Mumbai: Peer-to-peer (P2P) lending platforms will gain legitimacy and be able to compete with banks and non-bank lenders when they come under the regulatory ambit of the Reserve Bank of India (RBI), industry experts said on Thursday.
Those most likely to face competition from P2P lending, if it picks up, include small non-banking finance companies (NBFCs) and moneylenders in the business of giving small, unsecured loans for the short-term needs of their customers.
Presently, P2P platforms offer loans that are typically below the minimum amount offered by the formal financing sector. Often, they cater to borrowers who are urgently in need of money and do not have anywhere else to turn to.
As the business picks up, they can potentially offer larger loans.

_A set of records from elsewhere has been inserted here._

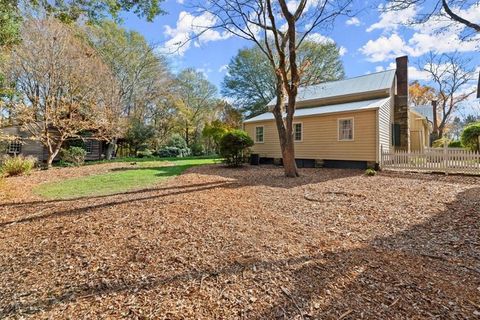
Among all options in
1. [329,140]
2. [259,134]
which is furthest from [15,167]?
[329,140]

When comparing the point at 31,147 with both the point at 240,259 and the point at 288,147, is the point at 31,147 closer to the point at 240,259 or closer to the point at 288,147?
the point at 288,147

“We currently provide loans between Rs.50,000 and Rs.2 lakh, which is technically above what a microfinance company provides, but less than banks or NBFCs. Once we have established ourselves over the next two years, we might want to look at larger ticket sizes,” said Bhavin Shah, founder of LenDenClub, a P2P lending platform.

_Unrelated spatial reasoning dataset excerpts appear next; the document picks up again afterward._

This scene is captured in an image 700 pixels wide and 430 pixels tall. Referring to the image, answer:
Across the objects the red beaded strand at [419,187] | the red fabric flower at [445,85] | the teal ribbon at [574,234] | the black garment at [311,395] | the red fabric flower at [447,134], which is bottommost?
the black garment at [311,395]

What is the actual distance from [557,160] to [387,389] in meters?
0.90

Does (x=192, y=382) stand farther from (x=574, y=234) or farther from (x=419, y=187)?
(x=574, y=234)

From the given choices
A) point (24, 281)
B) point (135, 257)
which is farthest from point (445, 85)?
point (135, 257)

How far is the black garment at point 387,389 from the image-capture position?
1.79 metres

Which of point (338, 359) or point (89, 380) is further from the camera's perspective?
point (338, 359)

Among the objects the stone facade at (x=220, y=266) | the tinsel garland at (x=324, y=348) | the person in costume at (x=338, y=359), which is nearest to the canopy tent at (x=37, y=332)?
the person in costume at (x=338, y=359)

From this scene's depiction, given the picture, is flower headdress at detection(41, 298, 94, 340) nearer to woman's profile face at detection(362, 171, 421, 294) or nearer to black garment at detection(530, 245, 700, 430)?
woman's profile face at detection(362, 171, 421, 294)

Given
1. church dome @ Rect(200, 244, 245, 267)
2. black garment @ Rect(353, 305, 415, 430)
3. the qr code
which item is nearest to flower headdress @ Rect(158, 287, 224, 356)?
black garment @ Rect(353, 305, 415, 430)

P2P lending is a form of crowdfunding used to raise loans that are paid back with interest. The lending platforms are largely technology companies registered under the Companies Act and acting as an aggregator for lenders and borrowers.
Once the borrowers and lenders register themselves on a P2P website, the operator of the platform carries out due diligence. Those found acceptable are allowed to borrow and lend.